Saved entries:

○ ○ ○ ○

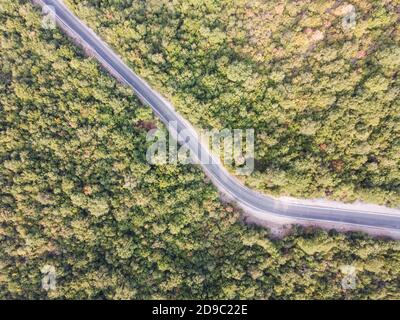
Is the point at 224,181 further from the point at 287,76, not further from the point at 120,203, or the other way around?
the point at 287,76

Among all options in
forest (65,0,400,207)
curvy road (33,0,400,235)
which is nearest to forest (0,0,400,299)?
forest (65,0,400,207)

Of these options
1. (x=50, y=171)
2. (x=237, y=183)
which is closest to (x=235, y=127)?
(x=237, y=183)

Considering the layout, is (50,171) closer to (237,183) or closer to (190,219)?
(190,219)

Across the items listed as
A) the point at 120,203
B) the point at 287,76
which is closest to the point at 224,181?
the point at 120,203

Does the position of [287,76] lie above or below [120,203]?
above

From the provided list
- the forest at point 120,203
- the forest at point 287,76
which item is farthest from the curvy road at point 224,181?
the forest at point 120,203

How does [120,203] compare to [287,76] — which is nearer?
[287,76]

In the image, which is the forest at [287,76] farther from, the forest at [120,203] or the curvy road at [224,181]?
the curvy road at [224,181]
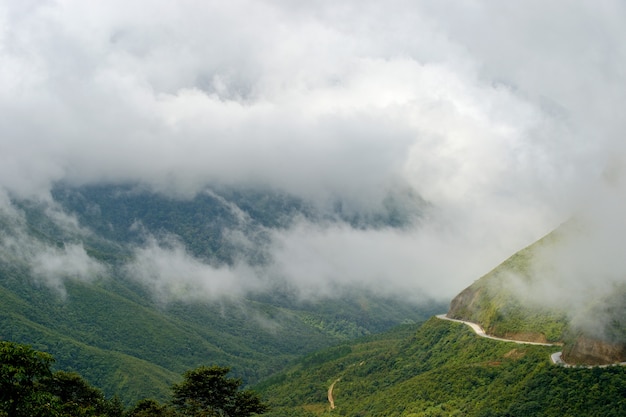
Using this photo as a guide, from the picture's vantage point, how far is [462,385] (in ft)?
394

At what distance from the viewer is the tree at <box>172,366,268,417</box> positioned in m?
74.6

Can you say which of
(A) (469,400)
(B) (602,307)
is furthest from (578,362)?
(A) (469,400)

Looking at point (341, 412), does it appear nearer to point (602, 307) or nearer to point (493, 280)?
point (493, 280)

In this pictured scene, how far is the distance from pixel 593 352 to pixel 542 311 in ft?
119

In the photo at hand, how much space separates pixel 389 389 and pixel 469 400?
44714 mm

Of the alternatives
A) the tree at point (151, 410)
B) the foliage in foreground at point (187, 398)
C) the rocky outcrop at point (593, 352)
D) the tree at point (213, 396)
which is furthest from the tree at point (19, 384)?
the rocky outcrop at point (593, 352)

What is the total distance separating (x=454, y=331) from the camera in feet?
532

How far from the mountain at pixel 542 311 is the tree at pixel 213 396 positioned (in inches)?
2346

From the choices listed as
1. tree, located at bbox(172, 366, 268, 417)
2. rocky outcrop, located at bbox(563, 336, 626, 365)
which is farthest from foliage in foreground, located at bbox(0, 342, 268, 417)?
rocky outcrop, located at bbox(563, 336, 626, 365)

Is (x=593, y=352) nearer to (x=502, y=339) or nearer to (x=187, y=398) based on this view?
(x=502, y=339)

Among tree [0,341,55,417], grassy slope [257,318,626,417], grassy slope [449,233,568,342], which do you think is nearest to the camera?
tree [0,341,55,417]

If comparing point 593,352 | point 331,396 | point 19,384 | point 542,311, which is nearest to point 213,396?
point 19,384

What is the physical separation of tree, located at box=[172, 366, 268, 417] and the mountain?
59597mm

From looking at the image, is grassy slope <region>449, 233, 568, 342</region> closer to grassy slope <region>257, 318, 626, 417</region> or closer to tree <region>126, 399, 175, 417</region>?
grassy slope <region>257, 318, 626, 417</region>
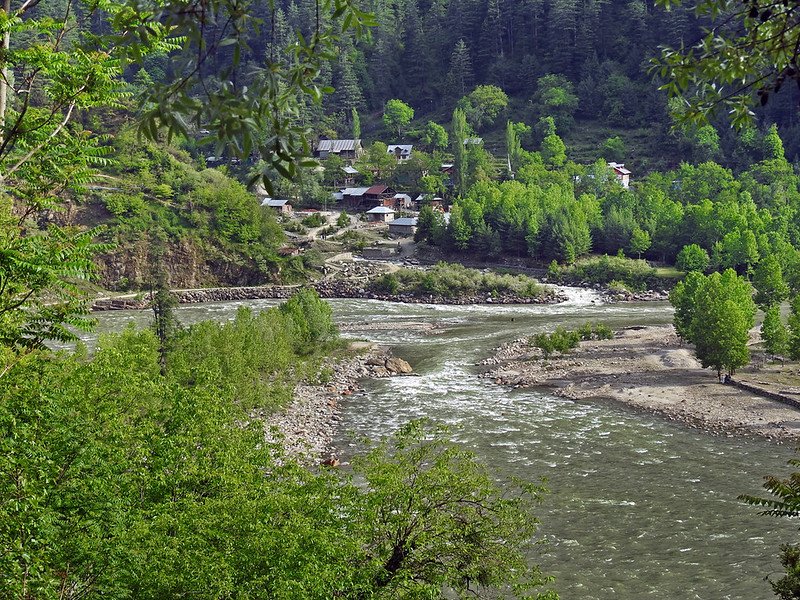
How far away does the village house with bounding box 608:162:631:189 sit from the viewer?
7462 centimetres

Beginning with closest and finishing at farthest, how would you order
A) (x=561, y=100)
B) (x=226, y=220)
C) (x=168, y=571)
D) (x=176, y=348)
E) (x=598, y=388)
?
(x=168, y=571), (x=176, y=348), (x=598, y=388), (x=226, y=220), (x=561, y=100)

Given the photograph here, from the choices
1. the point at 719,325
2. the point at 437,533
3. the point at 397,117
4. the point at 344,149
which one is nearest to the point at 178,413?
the point at 437,533

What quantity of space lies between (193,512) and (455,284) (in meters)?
45.9

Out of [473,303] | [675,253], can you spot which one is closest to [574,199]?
[675,253]

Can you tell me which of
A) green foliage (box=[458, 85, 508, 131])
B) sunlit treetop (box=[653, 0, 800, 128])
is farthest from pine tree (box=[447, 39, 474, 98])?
sunlit treetop (box=[653, 0, 800, 128])

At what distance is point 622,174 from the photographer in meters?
75.5

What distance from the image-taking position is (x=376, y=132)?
315ft

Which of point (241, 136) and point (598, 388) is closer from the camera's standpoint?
point (241, 136)

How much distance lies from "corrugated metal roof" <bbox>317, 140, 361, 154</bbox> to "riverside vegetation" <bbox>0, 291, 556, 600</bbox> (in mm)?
76321

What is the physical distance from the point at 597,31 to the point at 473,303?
5435 cm

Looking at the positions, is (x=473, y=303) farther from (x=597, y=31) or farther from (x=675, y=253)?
(x=597, y=31)

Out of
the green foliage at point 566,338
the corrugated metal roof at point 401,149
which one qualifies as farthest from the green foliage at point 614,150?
the green foliage at point 566,338

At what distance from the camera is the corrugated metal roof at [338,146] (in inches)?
3494

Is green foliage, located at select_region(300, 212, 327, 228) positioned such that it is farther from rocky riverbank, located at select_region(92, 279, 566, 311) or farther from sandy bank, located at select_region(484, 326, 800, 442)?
sandy bank, located at select_region(484, 326, 800, 442)
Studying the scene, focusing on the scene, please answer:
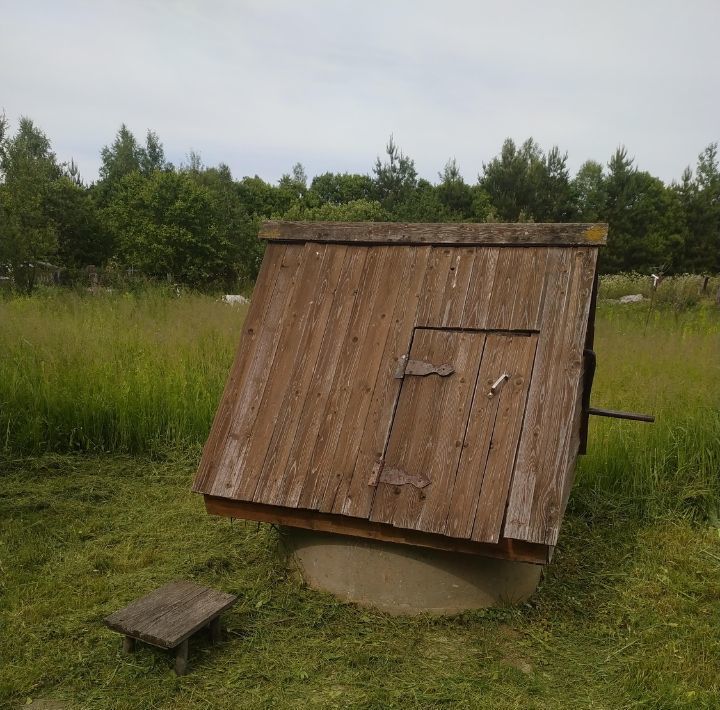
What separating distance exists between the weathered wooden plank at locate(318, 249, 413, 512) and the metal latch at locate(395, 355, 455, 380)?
0.14 meters

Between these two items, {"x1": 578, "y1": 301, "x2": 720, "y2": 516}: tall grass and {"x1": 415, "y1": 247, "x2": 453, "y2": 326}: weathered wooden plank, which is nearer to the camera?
{"x1": 415, "y1": 247, "x2": 453, "y2": 326}: weathered wooden plank

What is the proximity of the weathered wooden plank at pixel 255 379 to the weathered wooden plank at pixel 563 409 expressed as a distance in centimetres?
163

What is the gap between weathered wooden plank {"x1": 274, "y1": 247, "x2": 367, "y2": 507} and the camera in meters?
3.63

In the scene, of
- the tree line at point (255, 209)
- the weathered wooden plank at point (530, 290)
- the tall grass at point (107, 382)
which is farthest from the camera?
the tree line at point (255, 209)

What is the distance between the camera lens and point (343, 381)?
3787 mm

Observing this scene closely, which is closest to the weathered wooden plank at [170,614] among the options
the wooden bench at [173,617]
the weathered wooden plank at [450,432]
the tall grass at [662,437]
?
the wooden bench at [173,617]

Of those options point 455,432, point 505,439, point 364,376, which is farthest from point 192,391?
point 505,439

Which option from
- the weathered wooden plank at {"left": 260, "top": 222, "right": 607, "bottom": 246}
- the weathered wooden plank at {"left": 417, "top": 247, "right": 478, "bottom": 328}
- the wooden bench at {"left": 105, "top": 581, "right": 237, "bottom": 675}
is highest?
the weathered wooden plank at {"left": 260, "top": 222, "right": 607, "bottom": 246}

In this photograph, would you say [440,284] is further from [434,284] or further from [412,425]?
[412,425]

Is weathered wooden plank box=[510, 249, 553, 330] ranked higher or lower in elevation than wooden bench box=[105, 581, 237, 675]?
higher

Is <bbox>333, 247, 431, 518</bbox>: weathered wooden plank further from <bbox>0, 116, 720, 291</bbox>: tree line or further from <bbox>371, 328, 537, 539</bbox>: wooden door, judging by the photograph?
<bbox>0, 116, 720, 291</bbox>: tree line

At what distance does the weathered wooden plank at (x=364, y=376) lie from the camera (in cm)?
356

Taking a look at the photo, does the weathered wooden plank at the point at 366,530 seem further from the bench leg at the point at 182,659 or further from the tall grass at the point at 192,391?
the tall grass at the point at 192,391

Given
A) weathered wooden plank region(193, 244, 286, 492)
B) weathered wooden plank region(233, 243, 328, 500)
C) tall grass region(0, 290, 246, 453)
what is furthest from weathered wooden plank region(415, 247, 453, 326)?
tall grass region(0, 290, 246, 453)
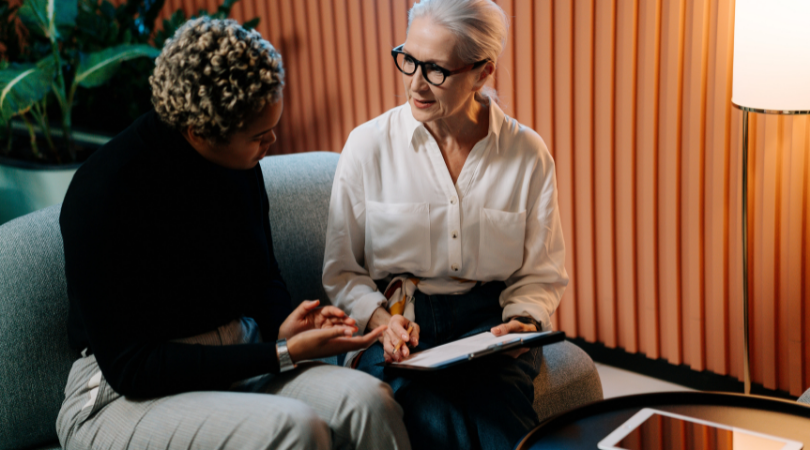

○ ○ ○ ○

PROBLEM STATEMENT »
Repeat all of the rows above word for word, leaving out the pictures.

EXERCISE ANSWER »
Is the point at 224,181 further from the point at 287,76, not further from the point at 120,203, or the other way around?
the point at 287,76

Among all options in
forest (65,0,400,207)
curvy road (33,0,400,235)
which is nearest to forest (0,0,400,299)?
forest (65,0,400,207)

Of these options
1. (x=50, y=171)
2. (x=237, y=183)
which is closest to (x=235, y=127)?
(x=237, y=183)

Considering the layout, is (50,171) closer to (237,183) or closer to (190,219)?
(190,219)

Across the items listed as
A) the point at 120,203
B) the point at 287,76
which is closest to the point at 224,181?
the point at 120,203

Does the position of [287,76] lie above or below [120,203]?
above

From the provided list
- the forest at point 120,203
- the forest at point 287,76
which item is farthest from the curvy road at point 224,181?
the forest at point 120,203

How does [120,203] compare to [287,76] — which is nearer?
[287,76]

In the image, which is the forest at [287,76] farther from, the forest at [120,203] or the curvy road at [224,181]?
the curvy road at [224,181]
Using this photo as a guide, from the picture's vantage point, how far is [462,385] (in ft)?
394

At what distance from the viewer is the tree at <box>172,366,268,417</box> positioned in m?
74.6

Can you say which of
(A) (469,400)
(B) (602,307)
is furthest from (578,362)?
(A) (469,400)

Looking at point (341, 412), does it appear nearer to point (602, 307) or nearer to point (493, 280)?
point (493, 280)

In this pictured scene, how far is the distance from pixel 593 352 to pixel 542 311 in ft?
119

In the photo at hand, how much space separates pixel 389 389 and pixel 469 400?
44714 mm

Of the alternatives
A) the tree at point (151, 410)
B) the foliage in foreground at point (187, 398)
C) the rocky outcrop at point (593, 352)
D) the tree at point (213, 396)
which is furthest from the tree at point (19, 384)?
the rocky outcrop at point (593, 352)

What is the total distance separating (x=454, y=331) from the camera in feet?
532

How far from the mountain at pixel 542 311 is the tree at pixel 213 396 positioned (in inches)?
2346

From the choices listed as
1. tree, located at bbox(172, 366, 268, 417)
2. rocky outcrop, located at bbox(563, 336, 626, 365)
which is farthest from foliage in foreground, located at bbox(0, 342, 268, 417)?
rocky outcrop, located at bbox(563, 336, 626, 365)

Is (x=593, y=352) nearer to (x=502, y=339) or nearer to (x=187, y=398) based on this view?
(x=502, y=339)

Among tree [0,341,55,417], grassy slope [257,318,626,417], grassy slope [449,233,568,342], which do you think is nearest to the camera?
tree [0,341,55,417]

If comparing point 593,352 | point 331,396 | point 19,384 | point 542,311, which is nearest to point 213,396?
point 19,384

What is the physical separation of tree, located at box=[172, 366, 268, 417] and the mountain?
59597mm

From looking at the image, is grassy slope <region>449, 233, 568, 342</region> closer to grassy slope <region>257, 318, 626, 417</region> or closer to tree <region>126, 399, 175, 417</region>?
grassy slope <region>257, 318, 626, 417</region>
How far away does the village house with bounding box 608:162:631:189 sit from the viewer?
7462 centimetres

Beginning with closest and finishing at farthest, how would you order
A) (x=561, y=100)
B) (x=226, y=220)
C) (x=168, y=571)
D) (x=176, y=348)
E) (x=598, y=388)
?
(x=168, y=571), (x=176, y=348), (x=598, y=388), (x=226, y=220), (x=561, y=100)

Given the photograph here, from the choices
1. the point at 719,325
2. the point at 437,533
3. the point at 397,117
4. the point at 344,149
which one is nearest to the point at 178,413?
the point at 437,533

What quantity of space lies between (193,512) and (455,284) (in meters)?
45.9

Out of [473,303] | [675,253], can you spot which one is closest to [574,199]?
[675,253]

Can you tell me which of
A) green foliage (box=[458, 85, 508, 131])
B) sunlit treetop (box=[653, 0, 800, 128])
is farthest from pine tree (box=[447, 39, 474, 98])?
sunlit treetop (box=[653, 0, 800, 128])

At what distance is point 622,174 from the photographer in meters?
75.5

What distance from the image-taking position is (x=376, y=132)?
315ft

Which of point (241, 136) and point (598, 388) is closer from the camera's standpoint?
point (241, 136)

How much distance lies from "corrugated metal roof" <bbox>317, 140, 361, 154</bbox> to "riverside vegetation" <bbox>0, 291, 556, 600</bbox> (in mm)?
76321

What is the physical distance from the point at 597,31 to the point at 473,303?
5435 cm

Looking at the positions, is (x=473, y=303) farther from (x=597, y=31) or farther from (x=675, y=253)?
(x=597, y=31)

Out of
the green foliage at point 566,338
the corrugated metal roof at point 401,149
which one qualifies as farthest from the green foliage at point 614,150?
the green foliage at point 566,338

At what distance from the camera is the corrugated metal roof at [338,146] (in inches)?
3494

Is green foliage, located at select_region(300, 212, 327, 228) positioned such that it is farther from rocky riverbank, located at select_region(92, 279, 566, 311) or farther from sandy bank, located at select_region(484, 326, 800, 442)?
sandy bank, located at select_region(484, 326, 800, 442)
Studying the scene, focusing on the scene, please answer:
What separating distance exists between the weathered wooden plank at locate(318, 249, 413, 512) and the metal latch at locate(395, 355, 455, 380)?
0.14 meters

Between these two items, {"x1": 578, "y1": 301, "x2": 720, "y2": 516}: tall grass and {"x1": 415, "y1": 247, "x2": 453, "y2": 326}: weathered wooden plank, which is nearer to the camera?
{"x1": 415, "y1": 247, "x2": 453, "y2": 326}: weathered wooden plank

What is the proximity of the weathered wooden plank at pixel 255 379 to the weathered wooden plank at pixel 563 409 expressed as a distance in centimetres?
163

What is the gap between weathered wooden plank {"x1": 274, "y1": 247, "x2": 367, "y2": 507} and the camera in meters?
3.63

In the scene, of
- the tree line at point (255, 209)
- the weathered wooden plank at point (530, 290)
- the tall grass at point (107, 382)
which is farthest from the camera?
the tree line at point (255, 209)

What is the distance between the camera lens and point (343, 381)?
3787 mm

Observing this scene closely, which is closest to the weathered wooden plank at [170,614] among the options
the wooden bench at [173,617]
the weathered wooden plank at [450,432]
the tall grass at [662,437]
?
the wooden bench at [173,617]

Of those options point 455,432, point 505,439, point 364,376, which is farthest from point 192,391?
point 505,439

Which option from
- the weathered wooden plank at {"left": 260, "top": 222, "right": 607, "bottom": 246}
- the weathered wooden plank at {"left": 417, "top": 247, "right": 478, "bottom": 328}
- the wooden bench at {"left": 105, "top": 581, "right": 237, "bottom": 675}
is highest?
the weathered wooden plank at {"left": 260, "top": 222, "right": 607, "bottom": 246}

In this photograph, would you say [440,284] is further from [434,284] or further from [412,425]?
[412,425]

Is weathered wooden plank box=[510, 249, 553, 330] ranked higher or lower in elevation than wooden bench box=[105, 581, 237, 675]?
higher

Is <bbox>333, 247, 431, 518</bbox>: weathered wooden plank further from <bbox>0, 116, 720, 291</bbox>: tree line or further from <bbox>371, 328, 537, 539</bbox>: wooden door, judging by the photograph?
<bbox>0, 116, 720, 291</bbox>: tree line

At what distance does the weathered wooden plank at (x=364, y=376) lie from the camera (in cm)?
356

Taking a look at the photo, does the weathered wooden plank at the point at 366,530 seem further from the bench leg at the point at 182,659 or further from the tall grass at the point at 192,391?
the tall grass at the point at 192,391

Given
A) weathered wooden plank region(193, 244, 286, 492)
B) weathered wooden plank region(233, 243, 328, 500)
C) tall grass region(0, 290, 246, 453)
what is furthest from weathered wooden plank region(415, 247, 453, 326)?
tall grass region(0, 290, 246, 453)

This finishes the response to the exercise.